In Evansville, site of the NCAA Finals, the Sycamores dominated the Rebels of Nevada Southern, winning by 19; they cruised past Trinity of Texas advancing to the Championship game vs. Kentucky Wesleyan College, which was led by junior George Tinsley. Playing in a standing room only arena, they were unable to maintain their halftime lead and Kentucky Wesleyan defeated Indiana State 63–52. Newsom was voted Most Outstanding Player of the Final Four.
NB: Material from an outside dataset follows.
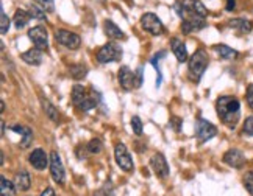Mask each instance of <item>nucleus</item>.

Fred Hardman was also named to the All-Tourney team after posting a 16-point, 9-rebound title game.

- Elite Eight
  - Indiana State 94, Nevada Southern 75
- National Semi-Finals
  - Indiana State 77, Trinity (TX) 67
- National Championship Game
  - Kentucky Wesleyan 63, Indiana State 52

==Awards and honors==
- Mike Copper – All-Indiana Collegiate Conference (Honorable Mention)
- Fred Hardman – NCAA Tournament All-Tourney Team
- Rich Mason – All-Indiana Collegiate Conference (First Team)
- Jerry Newsom – Consensus All-American (AP, UPI, and Coaches)
- Jerry Newsom – Indiana Collegiate Conference Most Valuable Player
- Jerry Newsom – All-Indiana Collegiate Conference (First Team)
- Jerry Newsom – NCAA Tournament Most Outstanding Player Award; NCAA Tournament All-Tourney Team

In 2005, the entire team was inducted into the Indiana State University Athletic Hall of Fame; Jerry Newsom was inducted as an individual in 1984.

Jerry Newsom (1997), Head Coach Gordon Stauffer (2004), Assistant Coach Mel Garland (1993) Steve Hollenbeck (2005) and Mike Copper (2010) were inducted into the Indiana Basketball Hall of Fame.